The Internet of Things (IoT) concept has gained a lot of traction over the last couple of years. One of the main applications of IoT lies in the home automation space. Consumers have many options in this space, but none of them have the right combination of comprehensiveness, economy, extensibility and ease of use. We provided an introduction to IoT / home automation back in 2012, and the space has rapidly evolved since then.

As we ramp up our IoT / home automation coverage, we wanted to bring out a set of aspects that consumers should analyse in detail when choosing a home automation system. They will also help us in reviewing home automation systems / devices from a consumer's perspective. This piece will begin with a short overview of how home automation systems have evolved since our last coverage.


There are a wide variety of home automation devices, but the common / popular ones fulfill one or more of the following:

  1. Control state of an electrical outlet or switch
  2. Monitor energy consumption of an electrical outlet or switch
  3. Control light bulb intensity and/or color
  4. Monitor environmental data (parameters such as temperature, humidity etc. or detection of motion, open doors or windows, live video feed etc.) via connected sensors

It is also expected that a home automation solution will allow configuration and automatic triggering of events based on data collected from the component devices.

Why is Home Automation Hot?

It is an interesting exercise to look into why home automation and IoT tend to draw a lot of players (established companies, VC-funded startups and crowd-funding seekers) into the market. The potential for revenue is huge (multiple devices per household) and development of single-function components is not resource intensive (many home automation devices are simple to design and suitable even for undergraduate engineering projects). This is the reason why established companies go for an ecosystem of products, while others try to start with one or two devices.

Home Automation and the Cloud

The cloud has come as a messiah for all the IoT / home automation device vendors seeking venture funding. As mentioned earlier, home automation devices need to be controlled and/or monitored and their state needs to be actionable. This requires intelligence that has traditionally been resident in the in-house command center. Some vendors opt to offer service plans by moving this intelligence to the cloud and making all user interactions go via their servers. It also provides them with data mining opportunities. In certain cases, vendors can claim delivering of a better experience for customers using machine learning on the cloud side.

Open APIs

The presence of a cloud-based service-oriented model also makes companies hesitant to be part of an open ecosystem. It is desirable to have open APIs, or better still, a full description of the internal workings of the system and how to access it. For crowd-funded products and those from small startups, this is important for a couple of reasons: becoming part of the ecosystem of products controlled by devices like the Logitech Harmony Hub is easier and power users (typically having more weight for their word of mouth) can develop their own applications to interact with the device or integrate it with their existing home automation system.

The above points help us in understanding the current state of the home automation market. Armed with this knowledge, consumers should  be able to identify hidden costs in any home automation system under consideration. Our next section will draw up a checklist for consumers in this area.

Drawing up a Checklist

In evaluating home automation devices, there are a number of questions that the consumer needs to ask before committing to a particular product family.

1. Does the unit require an always-on Internet connection? What are its capabilities in an 'Intranet of Things' scenario?

(Spatial question listing)
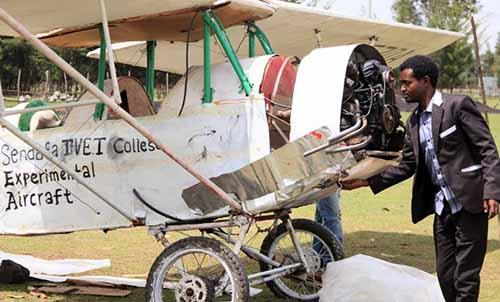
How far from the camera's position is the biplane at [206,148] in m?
5.41

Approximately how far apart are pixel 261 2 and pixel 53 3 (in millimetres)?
1757

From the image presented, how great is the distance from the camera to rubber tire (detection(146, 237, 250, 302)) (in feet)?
17.4

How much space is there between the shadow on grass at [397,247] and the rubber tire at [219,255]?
317cm

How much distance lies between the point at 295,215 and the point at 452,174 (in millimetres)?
6861

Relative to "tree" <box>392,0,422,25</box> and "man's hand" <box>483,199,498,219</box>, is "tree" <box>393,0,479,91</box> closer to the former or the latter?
"tree" <box>392,0,422,25</box>

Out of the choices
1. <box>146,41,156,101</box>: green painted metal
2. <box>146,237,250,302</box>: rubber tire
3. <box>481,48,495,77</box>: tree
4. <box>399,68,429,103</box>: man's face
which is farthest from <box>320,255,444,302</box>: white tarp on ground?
<box>481,48,495,77</box>: tree

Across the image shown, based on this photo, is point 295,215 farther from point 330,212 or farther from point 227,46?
point 227,46

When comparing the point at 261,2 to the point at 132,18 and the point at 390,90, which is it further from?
the point at 390,90

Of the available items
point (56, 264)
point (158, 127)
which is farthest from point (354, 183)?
point (56, 264)

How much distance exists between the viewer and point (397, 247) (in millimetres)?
9211

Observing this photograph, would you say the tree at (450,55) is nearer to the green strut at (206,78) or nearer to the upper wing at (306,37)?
the upper wing at (306,37)

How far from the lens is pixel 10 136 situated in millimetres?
6520

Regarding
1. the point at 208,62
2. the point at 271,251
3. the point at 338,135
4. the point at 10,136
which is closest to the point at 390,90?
the point at 338,135

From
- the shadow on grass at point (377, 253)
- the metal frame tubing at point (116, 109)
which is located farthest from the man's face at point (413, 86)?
the shadow on grass at point (377, 253)
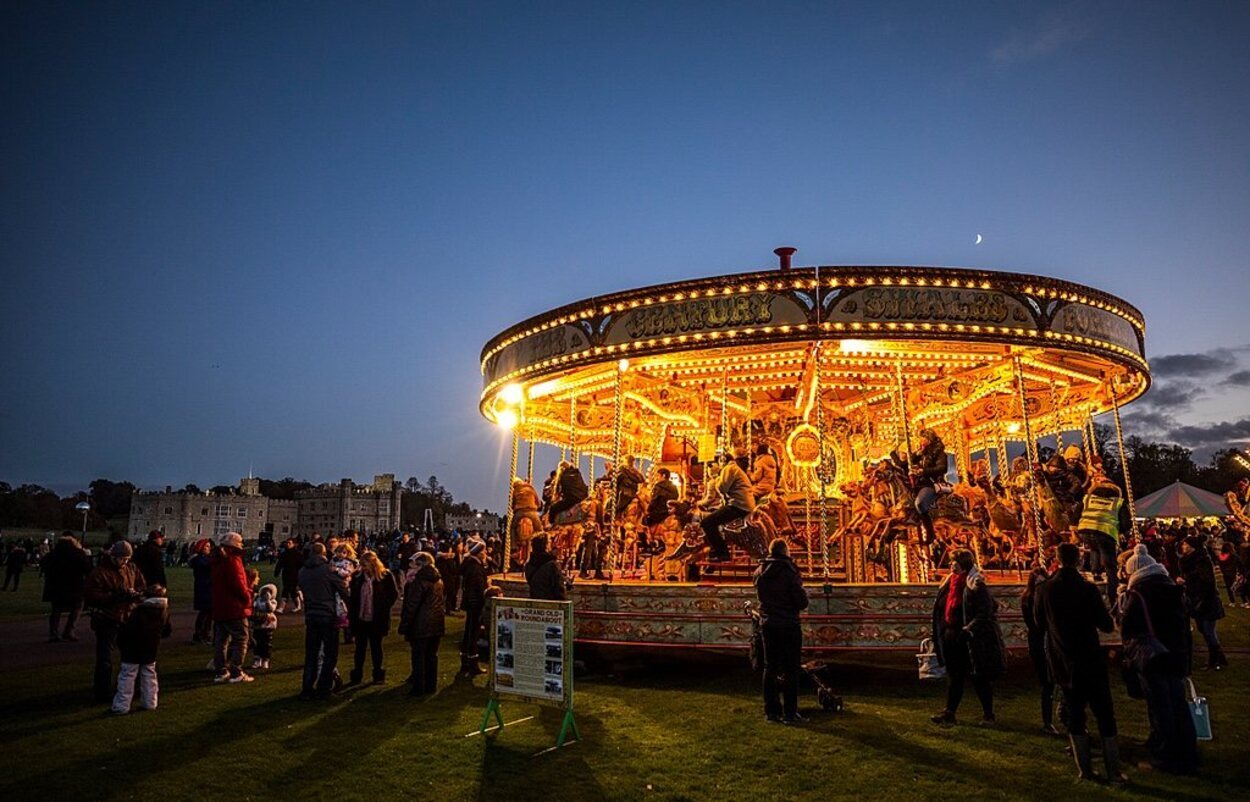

• **TASK REQUIREMENTS**:
[1] Reproduce the home automation article word for word, everything from "The above points" down to "particular product family.".
[2] In the home automation article, what do some vendors move to the cloud so they can offer service plans?

• **COMPLETED EXERCISE**:
[1]
The above points help us in understanding the current state of the home automation market. Armed with this knowledge, consumers should  be able to identify hidden costs in any home automation system under consideration. Our next section will draw up a checklist for consumers in this area.

Drawing up a Checklist

In evaluating home automation devices, there are a number of questions that the consumer needs to ask before committing to a particular product family.

[2] They move the intelligence that has traditionally been resident in the in-house command center.